## Task to complete
Using the complex analysis notes, answer each part in a line of its own:
(a) What name is given to the partial derivatives with respect to z and z̄?
(b) Which two equations are given as the Cauchy-Riemann equations?
(c) In the alternate universe the notes mention, what factor would both sides have had?

## Provided passage
====

# The essence of complex analysis

Rapid-fire intuitions for calculus on complex numbers, with little rigor.

Not an introduction to the subject.

Contents:

- 1. The complex plane
- 2. Holomorphic functions
- 3. Residues
- 4. Integral tricks
- 5. Topological concerns
- 6. Convergence concerns
- 7. Global Laurent Series

## 1. The complex plane

Most of calculus on \(\bb{C}\) is actually just calculus on \(\bb{R}^2\), under the substitutions:

\[\begin{aligned} i &\lra R \\ x + iy & \lra (x + R y) \hat{x} \end{aligned}\]Where \(R\) is a rotation operator. \(\cos \theta + i \sin \theta = e^{i \theta}\) follows from applying the exponential map to \(R\) as the generator of rotations. If I had my way we would not use complex numbers ever and would just learn the subject as ‘calculus using rotation operators’ to avoid a proliferation of things that seem like magic.

\(\bb{R}^2\) is a two-dimensional space, though, while \(\bb{C}\) appears to have one ‘complex’ dimension. This is a bit strange, but for the most part you can just treat \(z, \bar{z}\) like any other two dimensional space. The tangent basis forms are:

\[\begin{aligned} dz &= dx + i dy \\ d\bar{z} &= dx - i dy \end{aligned}\]The partial derivatives are for some reason given the name Wirtinger derivatives:

\[\begin{aligned} \p_z &= \frac{1}{2}(\p_x - i \p_y) \\ \p_{\bar{z}} &= \frac{1}{2}(\p_x + i \p_y) \end{aligned}\]The coefficients and swapping of signs is required such that \(\p_z (z) = \p_{\bar{z}} \bar{z} = 1\). In an alternate universe both sides would have had \(\frac{1}{\sqrt{2}}\) factors, but oh well.

Note that any function that explicitly uses \(r\) or \(\theta\) has a \(\bar{z}\) dependency unless they cancel it out somehow (of course \(z = re^{i \theta}\) does):

\[\begin{aligned} r &= \sqrt{z \bar{z}} \\ \theta &= - \frac{i}{2} \log \frac{z}{\bar{z}} \end{aligned}\]## 2. Holomorphic functions

The Cauchy-Riemann equations tell you when a complex function \(f(z) = u(x+iy) + i v(x + iy)\) is complex-differentiable:

\[\begin{aligned} u_x = v_y\\ u_y = - v_x \end{aligned}\]Being complex differentiable means that \(f(z)\) has a derivative that is itself a complex number: \((f_x, f_y) \in \bb{C}\) when regarded as part of \(\bb{R}^2\). In fact, the equations express the idea that \(f\) has no derivative with respect to \(\bar{z}\):

\[\begin{aligned} \p_{\bar{z}} f(z) &= \frac{1}{2} (f_x + i f_y) \\ &\propto u_x + i v_x + i u_y - v_y \\ &= (u_x - v_y) + i (v_x + u_y) \\ &= 0 + i 0 \end{aligned}\]As long as \(f\) is continuous and this condition is true in a region \(D\), operations on \(f(z)\) essentially work like they would for one-variable functions in \(z\). For instance \(\p_z (z^n) = n z^{n-1}\).

====

## Provided data
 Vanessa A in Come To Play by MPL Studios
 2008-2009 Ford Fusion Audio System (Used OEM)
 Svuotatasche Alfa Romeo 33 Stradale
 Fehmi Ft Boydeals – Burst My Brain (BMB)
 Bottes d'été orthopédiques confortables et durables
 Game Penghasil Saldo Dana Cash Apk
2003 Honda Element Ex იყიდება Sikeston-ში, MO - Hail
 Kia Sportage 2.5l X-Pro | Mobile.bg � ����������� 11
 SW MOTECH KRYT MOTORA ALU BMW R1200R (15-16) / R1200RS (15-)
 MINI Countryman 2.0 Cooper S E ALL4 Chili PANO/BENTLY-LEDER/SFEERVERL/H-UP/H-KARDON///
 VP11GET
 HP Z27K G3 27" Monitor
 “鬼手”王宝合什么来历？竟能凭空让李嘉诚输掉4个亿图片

====

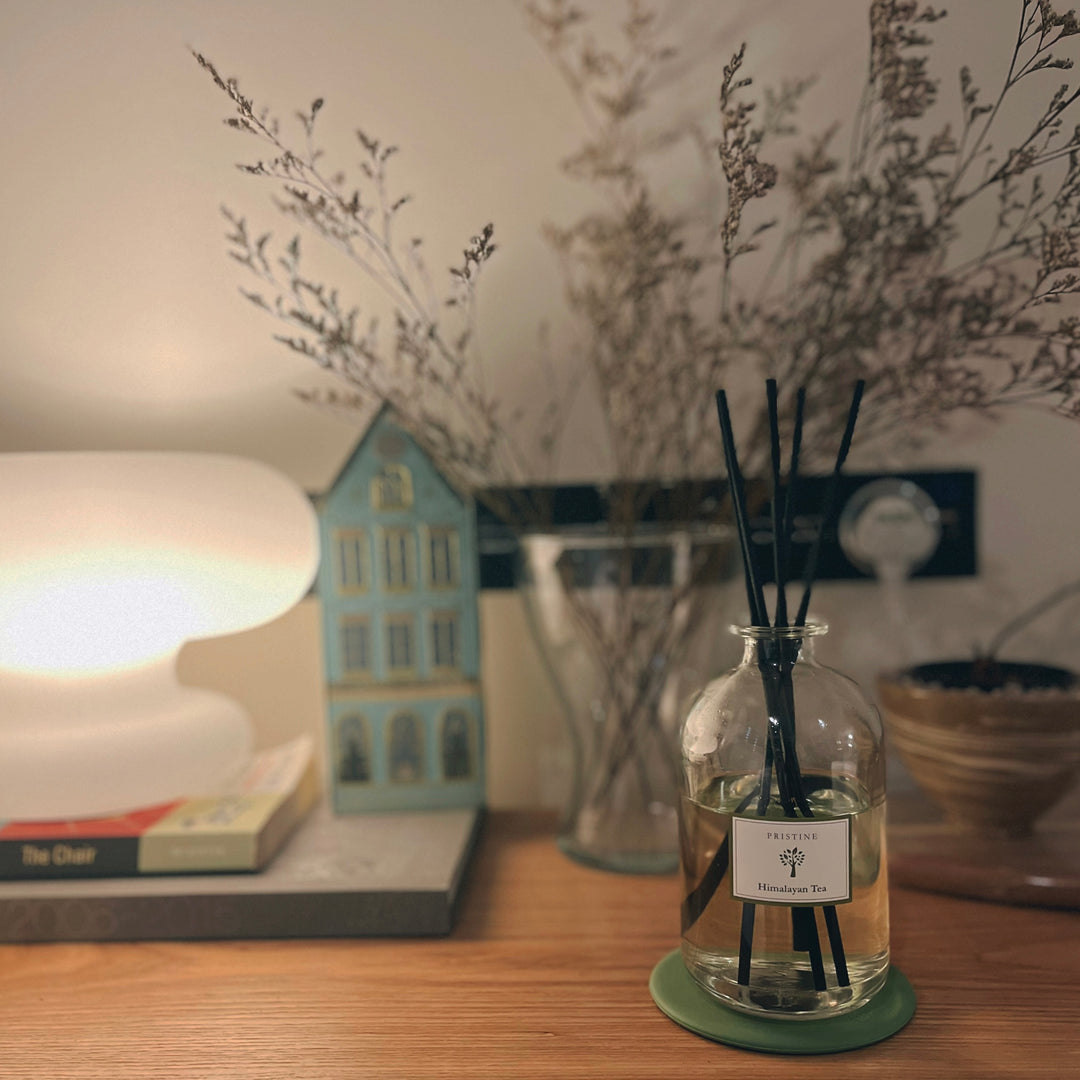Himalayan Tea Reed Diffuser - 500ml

====

## Output for this exercise
(a) Wirtinger derivatives
(b) u_x = v_y and u_y = −v_x
(c) 1/√2